As an independent, BYU misses that built-in schedule that simply throws out a lifeline of opponents and dates. But also, as an independent, there’s flexibility to be picked up as a free agent to fill in a date for others and with ESPN as a partner, anything can happen.

One of Sitake’s strengths is his optimism as a human being. Always has been.

He believes in people, has hope for good things, believes, and has faith that every tomorrow will be filled with optimism, confidence, buoyancy and solutions.

In his own realm, he comes from the same place as Orgeron: anytime, anyplace, anywhere.

At the same time, he’s currently captive.

He’s spent July waiting for athletic director Tom Holmoe to give a rock-solid confirmation of a known opponent to plan for.

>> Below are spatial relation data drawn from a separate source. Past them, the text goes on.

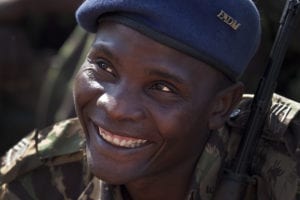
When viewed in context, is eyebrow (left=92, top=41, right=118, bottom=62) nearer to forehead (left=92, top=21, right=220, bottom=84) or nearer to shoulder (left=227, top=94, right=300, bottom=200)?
forehead (left=92, top=21, right=220, bottom=84)

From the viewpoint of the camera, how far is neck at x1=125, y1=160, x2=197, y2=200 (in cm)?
306

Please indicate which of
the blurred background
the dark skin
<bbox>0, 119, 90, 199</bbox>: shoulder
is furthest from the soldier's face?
the blurred background

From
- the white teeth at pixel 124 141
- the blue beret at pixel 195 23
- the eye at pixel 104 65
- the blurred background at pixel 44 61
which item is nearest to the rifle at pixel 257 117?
the blue beret at pixel 195 23

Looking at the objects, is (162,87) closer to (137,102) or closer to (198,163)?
(137,102)

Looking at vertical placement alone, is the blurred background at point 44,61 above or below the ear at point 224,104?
below

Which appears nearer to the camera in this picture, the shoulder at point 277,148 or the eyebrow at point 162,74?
the eyebrow at point 162,74

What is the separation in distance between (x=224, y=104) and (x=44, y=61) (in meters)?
3.38

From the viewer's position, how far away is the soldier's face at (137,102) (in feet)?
9.16

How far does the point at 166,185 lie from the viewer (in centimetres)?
309

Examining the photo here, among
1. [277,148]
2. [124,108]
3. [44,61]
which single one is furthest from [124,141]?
[44,61]

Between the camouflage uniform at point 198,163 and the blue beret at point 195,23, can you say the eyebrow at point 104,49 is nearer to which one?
the blue beret at point 195,23

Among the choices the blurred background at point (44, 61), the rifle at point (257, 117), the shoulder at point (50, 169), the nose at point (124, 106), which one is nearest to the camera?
the nose at point (124, 106)

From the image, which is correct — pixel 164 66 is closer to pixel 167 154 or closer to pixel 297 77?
pixel 167 154

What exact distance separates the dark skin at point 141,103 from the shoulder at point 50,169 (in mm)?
334
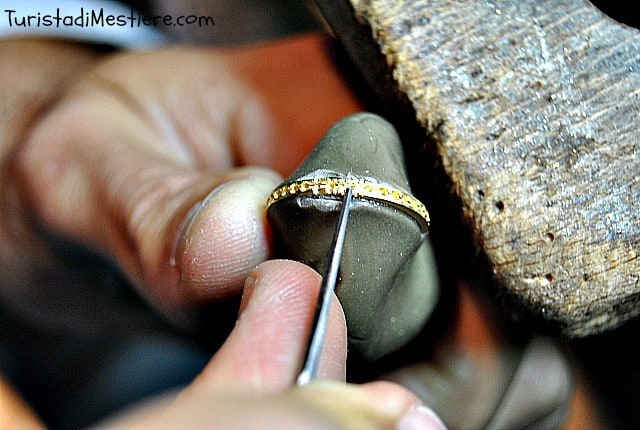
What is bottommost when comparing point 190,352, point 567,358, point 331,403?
point 190,352

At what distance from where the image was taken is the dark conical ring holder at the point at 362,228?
1.22 feet

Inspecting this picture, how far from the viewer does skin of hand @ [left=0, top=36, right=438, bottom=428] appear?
0.93ft

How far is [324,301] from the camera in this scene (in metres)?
0.33

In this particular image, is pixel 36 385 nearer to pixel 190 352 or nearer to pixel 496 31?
pixel 190 352

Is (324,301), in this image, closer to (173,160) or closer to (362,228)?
(362,228)

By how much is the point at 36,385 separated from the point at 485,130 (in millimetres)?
780

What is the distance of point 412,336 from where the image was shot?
45cm

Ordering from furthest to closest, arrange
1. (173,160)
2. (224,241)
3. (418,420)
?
(173,160) < (224,241) < (418,420)

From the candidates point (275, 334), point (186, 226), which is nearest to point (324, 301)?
point (275, 334)

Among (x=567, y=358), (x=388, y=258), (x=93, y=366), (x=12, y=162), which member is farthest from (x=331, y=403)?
(x=93, y=366)

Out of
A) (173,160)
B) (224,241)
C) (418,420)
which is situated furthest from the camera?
(173,160)

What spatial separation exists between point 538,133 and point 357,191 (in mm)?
143

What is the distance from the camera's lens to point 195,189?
0.49m

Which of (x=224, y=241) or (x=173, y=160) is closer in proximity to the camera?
(x=224, y=241)
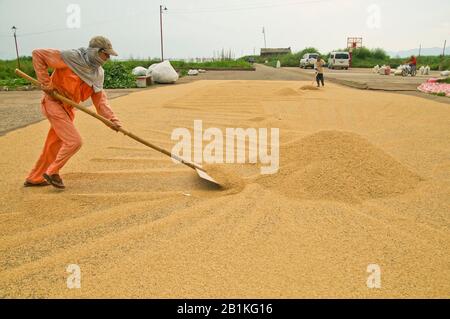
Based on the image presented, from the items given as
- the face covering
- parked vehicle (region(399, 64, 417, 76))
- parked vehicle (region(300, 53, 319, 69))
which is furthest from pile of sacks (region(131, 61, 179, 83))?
parked vehicle (region(300, 53, 319, 69))

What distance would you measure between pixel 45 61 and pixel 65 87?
0.24m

Oh, he’s likely been given updates on possibilities for cutout work to proceed, potential foes, an ever-changing target of maybe games. But, in the mental game of guessing, he’s on a high wire, barefoot and hoping his big rimmed sun hat comes into play as a parachute.

The Holmoe Rolodex finger muscles don’t get a rest.

Sitake is perched on a wire. And it’s getting windy.

Hanging over all this is an NCAA governing body decision expected Tuesday to decide if it will cancel championships in 22 sports (not including football).

And there’s still the question of if there really will even be football in 2020 as all conferences and athletic directors are waiting intensely on this billion-dollar decision that will virtually fix or blow up their budgets.

“I really do feel sorry for Kalani,” said BYUtv analyst Blaine Fowler.

“Because I feel like they came into the season with a lot of excitement knowing that this would be his most experienced, deepest, most veteran team that he’s had since he got the job. It felt like they could really make a splash. They get into spring football and after a few sessions, it all gets shut down. Then he thinks, OK, we’ll be back in the fall and bam, there goes the Utah game and his September schedule.

“Kalani just has to grind it out and hope something comes of it, something good happens while you’re trying to prepare your guys and your staff. It’s really a tough task.”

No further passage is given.